#### TO DO:
#1 From the article below on the Catholic Church in Saudi Arabia, list the non-Islamic religious items it names as allowed for private use.
#2 Answer these from the article below on the Catholic Church in Saudi Arabia:
(a) Which church jurisdiction does Saudi Arabia come under?
(b) Where do Catholics and other Christians there generally worship?
(c) Which large expatriate community does the article say includes many Catholics?
#3 Carry on the article below on the Catholic Church in Saudi Arabia, starting after its final sentence.
-------- QUOTED PASSAGE
= Catholic Church in Saudi Arabia =

Catholicism in Saudi Arabia is officially barred from being practised, though Catholics are allowed into the country for temporary work. There is a large expatriate Filipino community in Saudi Arabia, many of whom are thought to be Catholics. There are no parishes in Saudi Arabia, which comes under the jurisdiction of the Apostolic Vicariate of Northern Arabia.

Saudi Arabia allows Catholics and Christians of other denominations to enter the country as foreign workers for temporary work, but does not allow them to practise their faith openly. As a result, Catholics and other Christians generally only worship in secret within private homes. Items and articles belonging to religions other than Islam are not prohibited, as long as they're just used privately. These include Bibles, crucifixes, statues, carvings, items with religious symbols, and others, although the government's stated policy was that such items were allowed for private religious purposes.
----------------
-------- PROVIDED DATA
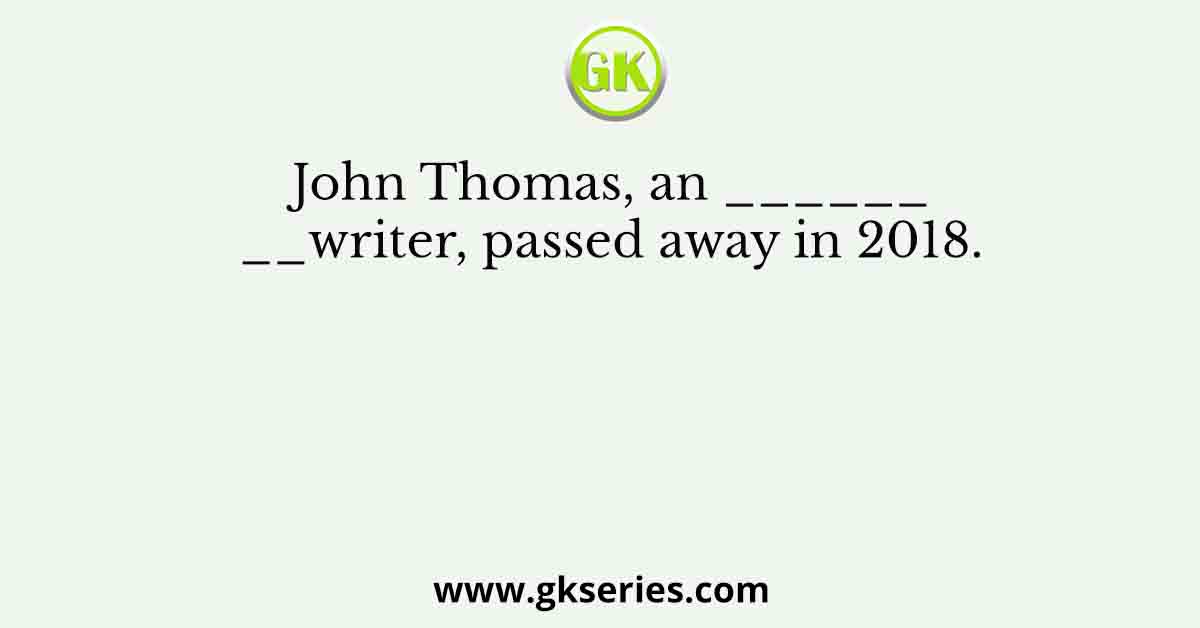 John Thomas, an ______________writer, passed away in 2018.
----------------
#### EXERCISE ANSWERS:
#1 Bibles, crucifixes, statues, carvings, items with religious symbols

#2
(a) The Apostolic Vicariate of Northern Arabia
(b) In secret, within private homes
(c) The Filipino community

#3
The Saudi Arabian Mutaween (Arabic: مطوعين), or Committee for the Promotion of Virtue and the Prevention of Vice prohibits the practice of any religion other than Islam. Conversion of a Muslim to another religion is considered apostasy, which, along with proselytising by non-Muslims, is prohibited, and can lead to the death penalty.

The government permits non-Muslim clergy to enter the country for the purpose of conducting religious services.

In 2018, it was reported that the Committee for the Promotion of Virtue and the Prevention of Vice had stopped enforcing the ban on Christian religious services in the Kingdom. It was also reported that a Coptic Mass was openly conducted for the first time in Riyadh during the visit of Ava Morkos, Coptic Bishop of Shobra Al-Kheima in Egypt. Morkos had been formally invited to Saudi Arabia by Crown Prince Mohammad bin Salman in March 2018.

== Demographics ==
In 2022, the number of Christians living in Saudi Arabia was estimated at 2.1 million; however, it is unknown how many are Catholics, Orthodox, or Protestants.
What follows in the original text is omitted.